## Work to complete
Extract every line from the records below that contains the string "closer".

## Records shown

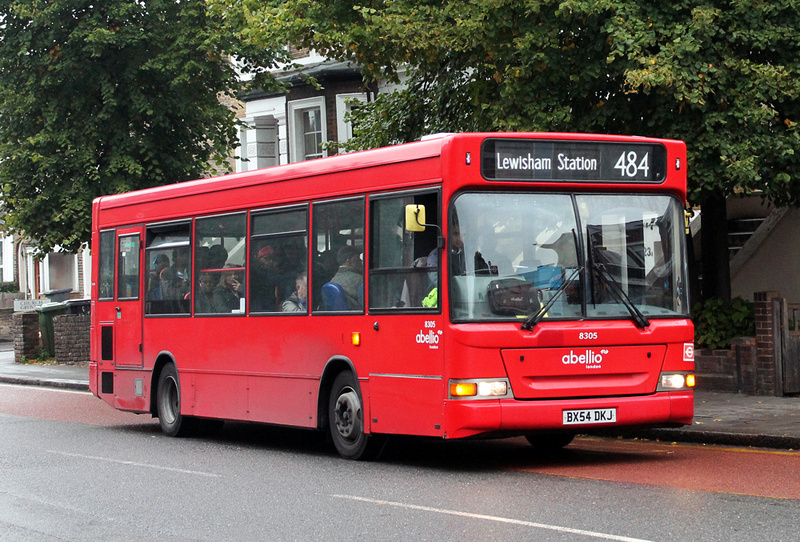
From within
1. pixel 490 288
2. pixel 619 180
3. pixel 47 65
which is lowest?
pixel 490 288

==

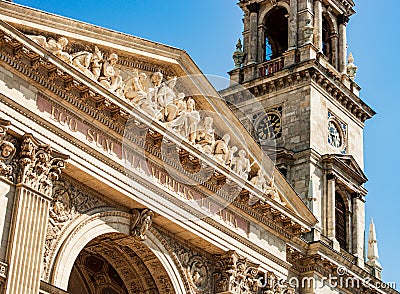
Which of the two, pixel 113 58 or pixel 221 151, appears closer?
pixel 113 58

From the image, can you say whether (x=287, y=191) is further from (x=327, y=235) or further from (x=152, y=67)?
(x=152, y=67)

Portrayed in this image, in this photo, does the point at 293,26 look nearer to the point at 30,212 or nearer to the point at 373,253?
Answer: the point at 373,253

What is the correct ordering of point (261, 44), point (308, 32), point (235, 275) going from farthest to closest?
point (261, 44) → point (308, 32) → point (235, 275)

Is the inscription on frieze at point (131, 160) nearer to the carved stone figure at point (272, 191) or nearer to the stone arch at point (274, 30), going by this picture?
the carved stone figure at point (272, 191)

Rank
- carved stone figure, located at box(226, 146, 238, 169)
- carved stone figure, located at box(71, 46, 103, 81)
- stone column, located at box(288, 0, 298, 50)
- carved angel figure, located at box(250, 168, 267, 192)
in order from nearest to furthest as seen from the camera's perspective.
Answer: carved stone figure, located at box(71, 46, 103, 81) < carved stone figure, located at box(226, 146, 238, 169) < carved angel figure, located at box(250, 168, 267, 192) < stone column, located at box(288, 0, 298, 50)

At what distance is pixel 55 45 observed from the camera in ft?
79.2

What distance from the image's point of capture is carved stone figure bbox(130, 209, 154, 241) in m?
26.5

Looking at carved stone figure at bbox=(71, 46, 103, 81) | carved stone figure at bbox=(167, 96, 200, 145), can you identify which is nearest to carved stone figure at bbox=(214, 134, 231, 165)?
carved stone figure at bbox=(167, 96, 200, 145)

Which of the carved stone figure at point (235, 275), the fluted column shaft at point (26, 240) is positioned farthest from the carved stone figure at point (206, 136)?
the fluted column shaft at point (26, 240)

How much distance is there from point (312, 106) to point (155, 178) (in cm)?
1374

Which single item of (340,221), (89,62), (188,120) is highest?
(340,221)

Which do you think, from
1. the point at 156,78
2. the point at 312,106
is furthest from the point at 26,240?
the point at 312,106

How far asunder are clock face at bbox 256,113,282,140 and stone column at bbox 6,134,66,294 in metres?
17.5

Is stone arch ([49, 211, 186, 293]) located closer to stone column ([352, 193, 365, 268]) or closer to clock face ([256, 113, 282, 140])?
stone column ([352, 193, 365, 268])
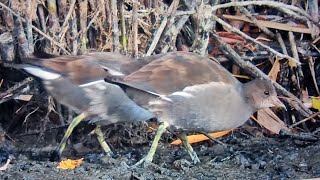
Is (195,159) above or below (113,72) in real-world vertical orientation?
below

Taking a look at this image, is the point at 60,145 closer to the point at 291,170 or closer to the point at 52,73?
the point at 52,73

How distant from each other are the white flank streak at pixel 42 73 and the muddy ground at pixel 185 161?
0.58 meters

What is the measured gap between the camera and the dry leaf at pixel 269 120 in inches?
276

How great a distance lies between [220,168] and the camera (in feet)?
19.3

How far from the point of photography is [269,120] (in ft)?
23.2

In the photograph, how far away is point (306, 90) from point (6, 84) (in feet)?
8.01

## Result
Which of the two, pixel 113 58 or pixel 221 151, appears closer?
Is stone arch ([49, 211, 186, 293]) located closer to stone column ([352, 193, 365, 268]) or closer to clock face ([256, 113, 282, 140])?
Taking a look at this image, is the point at 60,145 closer to the point at 291,170 or closer to the point at 52,73?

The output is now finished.